El hombre con bigote sin bigote —así lo recordará la historia— cobra una pasta gansa por cada conferencia que da y siempre he pensado que no existe una manera más miserable de tirar el dinero a la papelera que invitar a este político, prefabricado, por cierto, por un lobo con piel de lobo llamado Miguel Ángel Rodríguez —MAR para los amigos—. Aznar fue un invento de este asesor con pinta de portero de discoteca, que ha encontrado en Isabel Díaz Ayuso un nuevo juguete para llevar a cabo sus perversiones ideológicas. Lamentablemente, MAR es un magnífico profesor, si nos atenemos a los éxitos políticos de dos inútiles como Aznar y Díaz Ayuso, dos líderes que representan a la perfección la mediocridad del estadismo moderno.

“Hagan lo que puedan, pero háganlo”, dijo Aznar cuando decidió asaltar el Palacio de Invierno del Sanchismo. Él, que siempre ha defendido que en política lo importante es el qué y nunca el porqué, ha decidido poner en práctica uno de sus sueños húmedos de juventud: convertirse en un salvapatrias, y que se le recuerde como un Mío Cid Campeador del nuevo milenio. No hace demasiados años, cuando era un mero presidente de Castilla y León, una comunidad autónoma inventada por una ley orgánica, la del café para todos, llamada LOAPA, apareció vestido de Mío Cid Campeador en las páginas de un semanario de tirada estatal, reportaje que es fácil de encontrar en la basura de Google. Con una armadura y una espada de alquiler, a ese botarate le faltaba altura, le sobraba bigote y a su complexión le faltaba la musculatura que, años más tarde, ganó sometido a las leyes de la vigorexia.

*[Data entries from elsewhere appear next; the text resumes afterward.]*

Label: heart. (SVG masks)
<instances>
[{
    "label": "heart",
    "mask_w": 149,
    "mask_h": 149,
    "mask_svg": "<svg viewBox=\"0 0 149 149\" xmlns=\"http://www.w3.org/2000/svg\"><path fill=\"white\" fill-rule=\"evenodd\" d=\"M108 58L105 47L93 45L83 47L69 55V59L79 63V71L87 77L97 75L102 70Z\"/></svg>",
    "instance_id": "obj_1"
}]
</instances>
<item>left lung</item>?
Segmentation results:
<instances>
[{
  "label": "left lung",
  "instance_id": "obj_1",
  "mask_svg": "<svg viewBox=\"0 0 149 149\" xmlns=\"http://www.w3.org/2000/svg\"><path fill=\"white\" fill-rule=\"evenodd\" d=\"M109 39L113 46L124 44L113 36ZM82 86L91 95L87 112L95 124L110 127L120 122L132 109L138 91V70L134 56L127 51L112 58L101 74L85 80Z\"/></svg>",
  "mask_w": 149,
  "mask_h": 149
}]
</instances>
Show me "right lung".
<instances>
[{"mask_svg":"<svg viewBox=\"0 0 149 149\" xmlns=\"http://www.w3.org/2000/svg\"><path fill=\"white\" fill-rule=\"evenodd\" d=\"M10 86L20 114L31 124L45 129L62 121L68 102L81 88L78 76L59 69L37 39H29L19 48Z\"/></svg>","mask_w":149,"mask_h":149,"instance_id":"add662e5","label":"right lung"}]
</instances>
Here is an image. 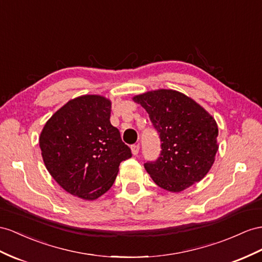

 Aznar es esto. Un político incapaz de ver su mediocridad por culpa de la ciega incompetencia del rebaño de borregos que acarician sus sueños de grandeza. Lana española, más áspera que el tornillo que ajustaba la argolla del garrote vil, y que abriga hasta la asfixia todo lo que envuelve. Si este estadista fuera consciente de su infertilidad intelectual, hace tiempo que viviría retirado en su casa de Marbella. La magnitud de la tragedia es que se cree James Hetfield, el vocalista de Metallica, cuando, en la práctica, es un cantante de ducha fría, un Leo Jiménez del tres al cuarto. 

Hoy, que estoy volando hacia la FIL de Guadalajara, agradezco alejarme de este Darth Vader de pacotilla, aunque sea a la distancia de un océano y de cinco días. Y agradezco a Carles Nin, mi vecino de asiento y director de investigación y desarrollo del Grupo Bimbo, que me haya dejado su wifi para adentrarme en la vida de José Mari, el hombre que quiso ser el primer rey republicano de la monarquía española.